-- Testo estratto --
----

Lo scorso 27 Maggio il cosiddetto Stato Islamico ha lanciato un’offensiva tripartita verso Aleppo. Nel corso dell’attacco, una via di rifornimento tra Turchia e le aree non amministrate di Aleppo è stata interrotta, impedendo l’arrivo di cibo e personale medico. La città, un tempo la seconda più popolata della Siria, è stata tra le più martoriate dalle violenze del conflitto. Da più di tre anni, l’intera area urbana viene disputata quasi ininterrottamente tra l’Esercito siriano e le diverse compagini di forze ribelli. Ad oggi, il preziosissimo centro storico è gravemente danneggiato e diverse centinaia di migliaia di abitanti sono stati costretti a scappare: chi in Europa, chi in paesi come la Turchia o in campi profughi all’interno della Siria stessa.
L’operazione in atto al momento è uno degli ennesimi tira e molla sulle spalle dei civili.
Il Califfato ha scelto di contare sull’effetto sorpresa, attaccando in forze un’area così importante solo pochi giorni dopo l’avanzata dell’esercito del regime di Assad contro Ar Raqqa, la propria autoproclamata capitale. Finora, lo Stato Islamico era riuscito a controllare solamente alcuni sobborghi di Aleppo, senza mai avvicinarsi in modo decisivo al centro.

----

-- Consegne --
1: Elenca i nomi di città, paesi e continenti citati nel testo sull'offensiva verso Aleppo, indicando ciascun nome una sola volta.
2: Riprendi il testo sull'offensiva dello Stato Islamico verso Aleppo dopo la sua ultima frase e proseguilo.

-- Materiale fornito --
----

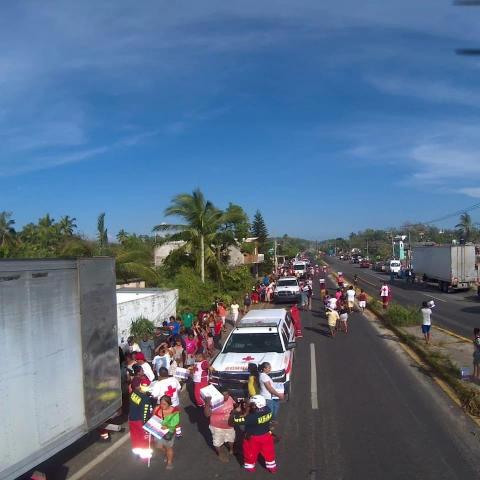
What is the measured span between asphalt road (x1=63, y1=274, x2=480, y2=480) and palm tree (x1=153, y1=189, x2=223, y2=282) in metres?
16.4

----

-- Risposte alle consegne --
1: Aleppo, Turchia, Siria, Europa, Ar Raqqa

2:
Gli scontri, che nei tre giorni successivi hanno coinvolto anche le forze curde, si sono spostati attorno ai paesi di Kaljbrin e Kafr Kalbin, a Nord della città, che ospitano attorno alle 6000 persone. Intanto, sono in fuga 53000 persone dalle città di Bab Al Salam e Azaz. Dall’inizio di febbraio piú di 100000 hanno dovuto abbandonare le proprie case. Mentre il confine con la Turchia resta chiuso, l’emergenza umanitaria si farà estremamente grave, dovesse l’offensiva dello Stato Islamico proseguire. Circa 7000 persone sono sotto assedio in Marea e Sheik, piccoli paesi circondati dalle forze del gruppo terroristico.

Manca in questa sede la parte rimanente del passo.